Repeating the query I've just made on v5, do we care if the system uses
different opps during the load sampling interval? 

Meaning, 1 - idle might not reflect the correct load.


> +
> +/**
> + * cpufreq_state2power() - convert a cpu cdev state to power consumed
> + * @cdev:	&thermal_cooling_device pointer
> + * @tz:		a valid thermal zone device pointer
> + * @state:	cooling device state to be converted
> + * @power:	pointer in which to store the resulting power
> + *
> + * Convert cooling device state @state into power consumption in
> + * milliwatts assuming 100% load.  Store the calculated power in
> + * @power.
> + *
> + * Return: 0 on success, -EINVAL if the cooling device state could not
> + * be converted into a frequency or other -E* if there was an error
> + * when calculating the static power.
> + */
> +static int cpufreq_state2power(struct thermal_cooling_device *cdev,
> +			       struct thermal_zone_device *tz,
> +			       unsigned long state, u32 *power)
> +{
> +	unsigned int freq, num_cpus;
> +	cpumask_t cpumask;
> +	u32 static_power, dynamic_power;
> +	int ret;
> +	struct cpufreq_cooling_device *cpufreq_device = cdev->devdata;
> +
> +	cpumask_and(&cpumask, &cpufreq_device->allowed_cpus, cpu_online_mask);
> +	num_cpus = cpumask_weight(&cpumask);
> +
> +	/* None of our cpus are online, so no power */
> +	if (num_cpus == 0) {
> +		*power = 0;
> +		return 0;
> +	}
> +
> +	freq = cpufreq_device->freq_table[state];
> +	if (!freq)
> +		return -EINVAL;
> +
> +	dynamic_power = cpu_freq_to_power(cpufreq_device, freq) * num_cpus;
> +	ret = get_static_power(cpufreq_device, tz, freq, &static_power);
> +	if (ret)
> +		return ret;
> +
> +	*power = static_power + dynamic_power;
> +	return 0;
> +}
> +
> +/**
> + * cpufreq_power2state() - convert power to a cooling device state
> + * @cdev:	&thermal_cooling_device pointer
> + * @tz:		a valid thermal zone device pointer
> + * @power:	power in milliwatts to be converted
> + * @state:	pointer in which to store the resulting state
> + *
> + * Calculate a cooling device state for the cpus described by @cdev
> + * that would allow them to consume at most @power mW and store it in
> + * @state.  Note that this calculation depends on external factors
> + * such as the cpu load or the current static power.  Calling this
> + * function with the same power as input can yield different cooling
> + * device states depending on those external factors.
> + *
> + * Return: 0 on success, -ENODEV if no cpus are online or -EINVAL if
> + * the calculated frequency could not be converted to a valid state.
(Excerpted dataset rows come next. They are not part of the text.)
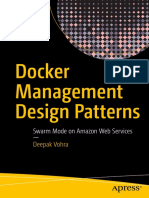 Docker Management Design Patterns Swarm Mode on Amazon Web Services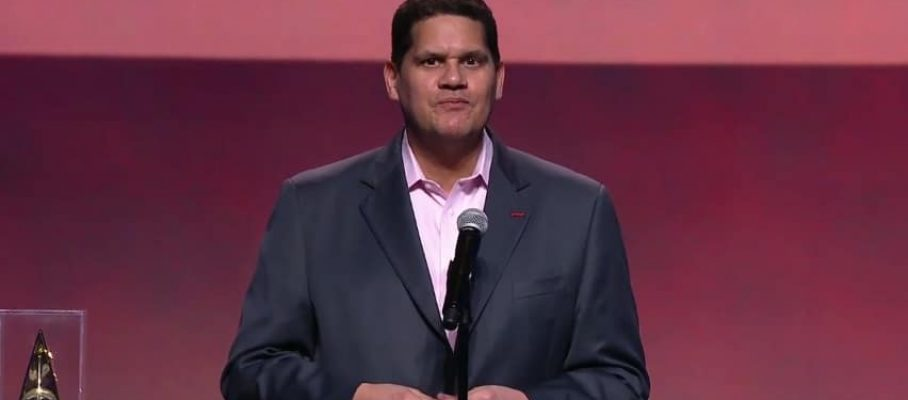 reggie-fils-aime-dice-awards
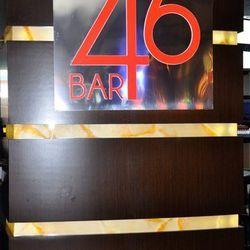 The Bar 46 sign.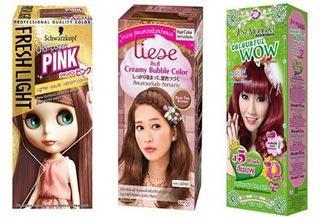 แชมพูเปลี่ยนสีผม 10 ตัวฮิต ที่สาว ๆ เลือกใช้ สีสวย ทำง่าย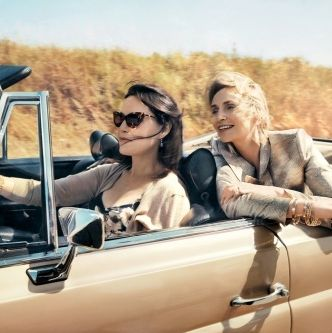 Lara Embry and Jane Lynch in this month's <em>Vogue</em>.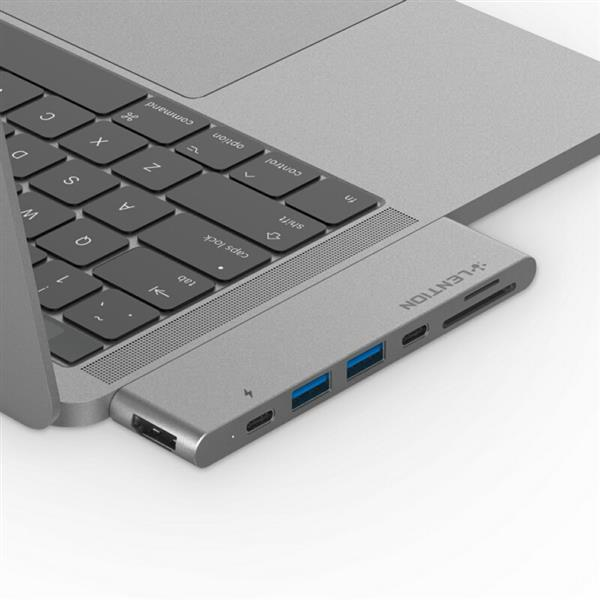 LENTION CS63THCR Dual USB-C Hub, with USB 3.0, HDMI, SD and TF Card Reader, Type-C male and female Ports, Compatible with Thunderbolt 3 (Space Gray)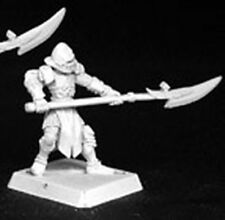 1 x TEMPLAR IRONSPINE CRUSADER - WARLORDS REAPER miniature d&d jdr 14407 defense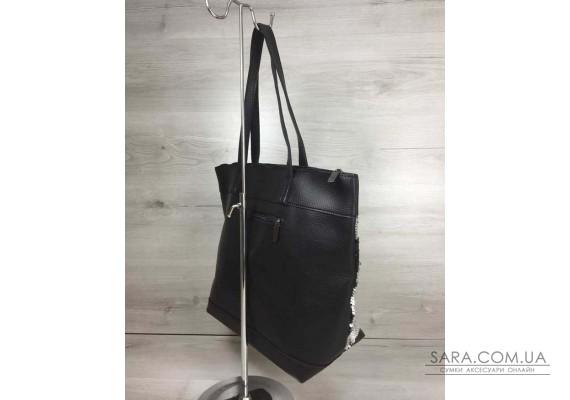 Жіноча сумка Лейла чорного кольору з двосторонніми паєтками срібло-чорний WeLassie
> + * The latter should not happen unless the frequencies available to
> + * cpufreq have changed since the initialization of the cpu cooling
> + * device.
> + */
> +static int cpufreq_power2state(struct thermal_cooling_device *cdev,
> +			       struct thermal_zone_device *tz, u32 power,
> +			       unsigned long *state)
> +{
> +	unsigned int cpu, cur_freq, target_freq;
> +	int ret;
> +	s32 dyn_power;
> +	u32 last_load, normalised_power, static_power;
> +	struct cpufreq_cooling_device *cpufreq_device = cdev->devdata;
> +
> +	cpu = cpumask_any_and(&cpufreq_device->allowed_cpus, cpu_online_mask);
> +
> +	/* None of our cpus are online */
> +	if (cpu >= nr_cpu_ids)
> +		return -ENODEV;
> +
> +	cur_freq = cpufreq_quick_get(cpu);
> +	ret = get_static_power(cpufreq_device, tz, cur_freq, &static_power);
> +	if (ret)
> +		return ret;
> +
> +	dyn_power = power - static_power;
> +	dyn_power = dyn_power > 0 ? dyn_power : 0;
> +	last_load = cpufreq_device->last_load ?: 1;
> +	normalised_power = (dyn_power * 100) / last_load;
> +	target_freq = cpu_power_to_freq(cpufreq_device, normalised_power);
> +
> +	*state = cpufreq_cooling_get_level(cpu, target_freq);
> +	if (*state == THERMAL_CSTATE_INVALID) {
> +		dev_warn_ratelimited(&cdev->device,
> +				     "Failed to convert %dKHz for cpu %d into a cdev state\n",
> +				     target_freq, cpu);
> +		return -EINVAL;
> +	}
> +
> +	return 0;
> +}
> +
>  /* Bind cpufreq callbacks to thermal cooling device ops */
> -static struct thermal_cooling_device_ops const cpufreq_cooling_ops = {
> +static struct thermal_cooling_device_ops cpufreq_cooling_ops = {
>  	.get_max_state = cpufreq_get_max_state,
>  	.get_cur_state = cpufreq_get_cur_state,
>  	.set_cur_state = cpufreq_set_cur_state,
> @@ -311,6 +698,9 @@ static unsigned int find_next_max(struct cpufreq_frequency_table *table,
>   * @np: a valid struct device_node to the cooling device device tree node
>   * @clip_cpus: cpumask of cpus where the frequency constraints will happen.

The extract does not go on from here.